Bagaimana tidak, kini ada 5 juta transaksi di tol setiap hari atau mencapai 150 juta dalam sebulan. Maklum, dalam satu jam kini di tol paling sedikit ada 2.000 kendaraan yang melintas. Bisa dibayangkan ini artinya ada 48 ribu kendaraan setiap hari. Bukan main sibuknya.

Karena itu, jelas ini menuntut pelayanan yang lebih besar. Apalagi secara teknis sebuah gardu tol cuma mampu melayani 250 kendaraan saja per jamnya. Sementara menambah gardu tol sangat tidak mungkin dilakukan.

"Akhirnya yang harus kita lakukan adalah meningkatkan kapasitasnya. Meningkatkan kapasitas ini kita lakukan dengan cara apa, dengan cara mempercepat transaksinya," kata Kepala BPJT Hery Trisaputra Zuna, Rabu, 11 Oktober 2017.

Kata Hery, selama ini dengan penggunaan gardu tol pembayaran manual, waktu proses pembayaran sebuah kendaraan angka tercepatnya hanya berkisar antara 6-9 detik. "Ini kita coba potong," kata Hery.

Gagasannya, seperti yang telah dipraktikkan Jokowi di Tol Bawean-Salatiga adalah dengan menggunakan kartu elektronik. Jadi, setiap pengendara tak perlu pakai uang tunai lagi. Cukup tempel kartu lalu pergi.

sorot non tunai - gerbang tol e-toll

Sejumlah kendaraan melintas di gerbang tol Cibubur Utama, Jakarta Timur. (ANTARA FOTO/Indrianto Eko Suwarso)
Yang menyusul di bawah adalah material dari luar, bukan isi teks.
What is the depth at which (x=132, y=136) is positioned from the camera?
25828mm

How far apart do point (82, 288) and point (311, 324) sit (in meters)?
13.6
Dari uji coba yang dilakukan, didapatlah waktu tercepat layanan menjadi berkurang lima detik, yakni antara empat detik dan lebih cepatnya lagi cukup tiga detik. "Hitungan kita itu nanti bisa (melayani) sekitar 400 kendaraan per jam," klaim Hery.

Karena itu, lewat bantuan mesin, kini tol-tol dipercaya tidak akan lagi mengular. Selain itu tentunya petugas tak perlu repot lagi menyediakan uang kembalian dan lain tetek bengek lainnya.

Dan pastinya, berkat 'mesin ajaib' di tol itu tak perlu lagi kehadiran manusia. Semua berjalan otomatis tanpa ada interaksi apa pun kecuali menempel kartu yang berisi uang.

"Standard kita cashless transaction itu adalah 3 detik," tambah AVP Corporate Communication PT Jasa Marga, Tbk Dwimawan Heru Santoso.

"(Karena itu) Kami berharap semua sekarang beralih. Begitu nanti 31 Oktober, sudah tidak boleh lagi. Kalau ada yang tidak bawa, kami paksa beli," tambah Assistant Vice President Corporate Communication PT Jasa Marga Dwimawan Heru.